I have to write a script that finds all executable files in a directory. So I tried several ways to implement it and they actually work. But I wonder if there is a nicer way to do so.

So this was my first approach:

ls -Fla | grep \*$ 

This works fine, because the -F flag does the work for me and adds to each executable file an asterisk, but let's say I don't like the asterisk sign.

So this was the second approach:

ls -la | grep -E ^-.{2}x  

This too works fine, I want a dash as first character, then I'm not interested in the next two characters and the fourth character must be a x.

But there's a bit of ambiguity in the requirements, because I don't know whether I have to check for user, group or other executable permission. So this would work:

ls -la | grep -E ^-.{2}x\|^-.{5}x\|^-.{8}x 

So I'm testing the fourth, seventh and tenth character to be a x.

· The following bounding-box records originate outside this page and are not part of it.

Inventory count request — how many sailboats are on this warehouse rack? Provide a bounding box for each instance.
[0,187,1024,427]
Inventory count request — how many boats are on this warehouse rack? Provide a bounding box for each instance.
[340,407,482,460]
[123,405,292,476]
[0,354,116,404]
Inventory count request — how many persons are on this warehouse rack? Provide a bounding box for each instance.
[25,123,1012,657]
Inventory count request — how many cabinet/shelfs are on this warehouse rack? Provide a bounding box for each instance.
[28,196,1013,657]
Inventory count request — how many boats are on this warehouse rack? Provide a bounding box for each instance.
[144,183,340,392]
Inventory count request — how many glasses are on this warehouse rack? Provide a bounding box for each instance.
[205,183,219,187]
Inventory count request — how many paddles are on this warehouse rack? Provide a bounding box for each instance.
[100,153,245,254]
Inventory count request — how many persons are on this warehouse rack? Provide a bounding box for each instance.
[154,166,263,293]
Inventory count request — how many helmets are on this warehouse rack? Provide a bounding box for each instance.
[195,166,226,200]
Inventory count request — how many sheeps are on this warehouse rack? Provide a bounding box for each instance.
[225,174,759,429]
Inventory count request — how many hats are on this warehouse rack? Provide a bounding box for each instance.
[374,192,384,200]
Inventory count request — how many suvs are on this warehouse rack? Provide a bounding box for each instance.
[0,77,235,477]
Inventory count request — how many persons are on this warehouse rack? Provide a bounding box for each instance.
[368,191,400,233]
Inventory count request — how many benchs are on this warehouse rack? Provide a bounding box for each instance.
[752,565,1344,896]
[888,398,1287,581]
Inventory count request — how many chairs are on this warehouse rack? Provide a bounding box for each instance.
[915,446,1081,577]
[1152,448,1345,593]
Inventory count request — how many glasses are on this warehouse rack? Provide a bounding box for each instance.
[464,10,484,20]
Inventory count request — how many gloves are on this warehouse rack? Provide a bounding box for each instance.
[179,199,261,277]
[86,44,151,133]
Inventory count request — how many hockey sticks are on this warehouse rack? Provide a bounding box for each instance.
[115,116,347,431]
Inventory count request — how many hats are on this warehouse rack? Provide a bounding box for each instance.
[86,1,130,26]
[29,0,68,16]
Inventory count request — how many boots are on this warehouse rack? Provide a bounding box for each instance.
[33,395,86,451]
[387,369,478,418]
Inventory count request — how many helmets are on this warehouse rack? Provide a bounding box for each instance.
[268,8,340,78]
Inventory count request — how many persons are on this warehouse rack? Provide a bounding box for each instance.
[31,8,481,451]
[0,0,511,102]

Now my real question, is there a better solution using ls and grep with regex to say:

I want to grep only those files, having at least one x in the ten first characters of a line produced by ls -la

like image 882
k13n Avatar asked Oct 18 '11 19:10

k13n


2 Answers

Do you need to use ls? You can use find to do the same:

find . -maxdepth 1 -perm -111 -type f 

will return all executable files in the current directory. Remove the -maxdepth flag to traverse all child directories.

You could try this terribleness but it might match files that contain strings that look like permissions.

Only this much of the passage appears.